He clung to that voice. There
are many other voices speaking—loudly: "Prove that you are the
beloved." "Prove you're worth something." "Prove you have
any contribution to make." "Do something relevant." "Be
sure you make a name for yourself." "At least have some power—then
people will love you; then people will say you're wonderful, you're
great." These
voices are so strong in this world. These were the voices Jesus heard right
after he heard "You are my beloved." Another voice said, "Prove
you are the beloved. Do something. Change these stones into bread. Be sure
you're famous. Jump from the temple, and you will be known. Grab some power so
you have real influence. Don't you want some influence? Isn't that why you
came?" Jesus
said, "No, I don't have to prove anything. I am already the beloved."
I love
Rembrandt's painting The Return of the Prodigal Son. The father holds his son,
holds his daughter, and touches his son and his daughter and says, "You
are my beloved. I'm not going to ask you any questions. Wherever you have gone,
whatever you have done, and whatever people say about you, you're my beloved. I
hold you safe in my embrace. I touch you. I hold you safe under my wings. You
can come home to me whose name is Compassionate, whose name is Love." If you
keep that in mind, you can deal with an enormous amount of success as well as
an enormous amount of failure without losing your identity, because your
identity is that you are the beloved. Long before your father and mother, your
brothers and sisters, your teachers, your church, or any people touched you in
a loving as well as in a wounding way—long before you were rejected by some
person or praised by somebody else—that voice has been there always. "I
have loved you with an everlasting love." That love is there before you
were born and will be there after you die. A life
of fifty, sixty, seventy, or a hundred years is just a little moment in which
you can say, "Yes, I love you too." God has become so vulnerable, so
little, so dependent in a manger and on a cross and is begging us, "Do you
love me? Do you love me? Do you really love me?"
That's
where ministry starts, because your freedom is anchored in claiming your
belovedness. That allows you to go into this world and touch people, heal them,
speak with them, and make them aware that they are beloved, chosen, and
blessed. When you discover your belovedness by God, you see the belovedness of
other people and call that forth. It's an incredible mystery of God's love that
the more you know how deeply you are loved, the more you will see how deeply
your sisters and your brothers in the human family are loved. Now this
is not easy. Jesus spent the night in prayer. That's a picture of the fact that
prayer is not something you always feel. It's not a voice you always hear with
these ears. It's not always an insight that suddenly comes to you in your
little mind. (God's heart is greater than the human heart, God's mind is
greater than the human mind, and God's light is so great that it might blind
you and make you feel like you're in the night.)
But you
have to pray. You have to listen to the voice who calls you the beloved,
because otherwise you will run around begging for affirmation, for praise, for
success. And then you're not free. Oh, if
we could sit for just one half hour a day doing nothing except taking a simple
word from the gospel and putting it in front of us—say, "The Lord is my
shepherd; there is nothing I shall want." Say it three times, and we know
it's not true, because we want many things. That's exactly why we're so
nervous. But if we keep saying the truth, the real truth—"The Lord is my
shepherd; there is nothing I shall want"—and let that truth descend from
our mind into our heart, gradually those words are written on the walls of our
inner holy place. That becomes the space in which we can receive our colleagues and our work, our family
and our friends, and the people whom we will meet during the day.
The
trouble is, as soon as you sit and become quiet, you think, Oh, I forgot this.

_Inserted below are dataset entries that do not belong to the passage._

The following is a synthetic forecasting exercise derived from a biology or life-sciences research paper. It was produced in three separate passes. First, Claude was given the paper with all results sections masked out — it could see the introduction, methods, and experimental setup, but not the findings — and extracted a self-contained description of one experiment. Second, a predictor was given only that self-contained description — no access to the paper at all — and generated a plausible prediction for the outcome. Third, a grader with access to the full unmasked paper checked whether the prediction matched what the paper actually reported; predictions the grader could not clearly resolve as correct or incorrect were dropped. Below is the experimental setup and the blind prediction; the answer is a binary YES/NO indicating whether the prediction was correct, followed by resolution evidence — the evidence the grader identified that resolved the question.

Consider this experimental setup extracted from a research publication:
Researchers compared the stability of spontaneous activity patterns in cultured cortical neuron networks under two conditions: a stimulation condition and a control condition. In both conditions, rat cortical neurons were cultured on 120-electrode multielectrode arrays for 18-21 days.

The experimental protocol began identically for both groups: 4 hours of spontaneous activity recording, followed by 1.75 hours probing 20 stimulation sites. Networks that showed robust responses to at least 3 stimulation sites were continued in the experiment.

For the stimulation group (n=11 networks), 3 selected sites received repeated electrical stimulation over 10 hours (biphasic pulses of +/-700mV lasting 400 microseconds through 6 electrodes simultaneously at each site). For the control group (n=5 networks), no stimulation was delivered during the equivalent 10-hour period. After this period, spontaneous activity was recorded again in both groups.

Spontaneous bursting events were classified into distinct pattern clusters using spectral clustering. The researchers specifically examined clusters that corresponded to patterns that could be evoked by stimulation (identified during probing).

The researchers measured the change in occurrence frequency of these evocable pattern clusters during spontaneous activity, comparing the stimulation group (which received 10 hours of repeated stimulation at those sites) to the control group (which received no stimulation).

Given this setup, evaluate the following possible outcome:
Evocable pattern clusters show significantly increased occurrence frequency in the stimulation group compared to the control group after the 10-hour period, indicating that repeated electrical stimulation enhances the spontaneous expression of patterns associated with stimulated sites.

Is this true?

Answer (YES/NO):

I should call my friend. Later on I'm going to see him. Your inner life is like
a banana tree filled with monkeys jumping up and down. It's not
easy to sit and trust that in solitude God will speak to you— not as a magical
voice but that he will let you know something gradually over the years. And in
that word from God you will find the inner place from which to live your life. Solitude
is where spiritual ministry begins. That's where Jesus listened to God. That's
where we listen to God. Sometimes
I think of life as a big wagon wheel with many spokes. In the middle is the
hub. Often in ministry, it looks like we are running around the rim trying to
reach everybody. But God says, "Start in the hub; live in the hub. Then
you will be connected with all the spokes, and you won't have to run so
fast."
Community
It's
precisely in the hub, in that communion with God, that we discover the call to
community. It's remarkable that solitude always calls us to community. In
solitude you realize you're part of a human family and that you want to lift
something together. By
community, I don't mean formal communities. I mean families, friends, parishes,
twelve step programs, prayer groups. Community is not an organization;
community is a way of living: you gather around you people with whom you want
to proclaim the truth that we are the beloved sons and daughters of God. Community
is not easy. Somebody once said, "Community is the place where the person
you least want to live with always lives." In Jesus' community of twelve
apostles, the last name was that of someone who was going to betray him. That
person is always in your community somewhere; in the eyes of others, you might
be that person.
I live
in a community called Daybreak—one of over a hundred communities throughout the
world where children, men, and women who are mentally disabled and those who
assist them live together. We share all aspects of day today living. Why is
it so important that solitude come before community? If we do not know we are
the beloved sons and daughters of God, we're going to expect someone in the
community to make us feel that way. They cannot. We'll expect someone to give
us that perfect, unconditional love. But community is not loneliness grabbing
onto loneliness: "I'm so lonely, and you're so lonely." It's solitude
grabbing onto solitude: "I am the beloved; you are the beloved; together
we can build a home." Sometimes you are close, and that's wonderful.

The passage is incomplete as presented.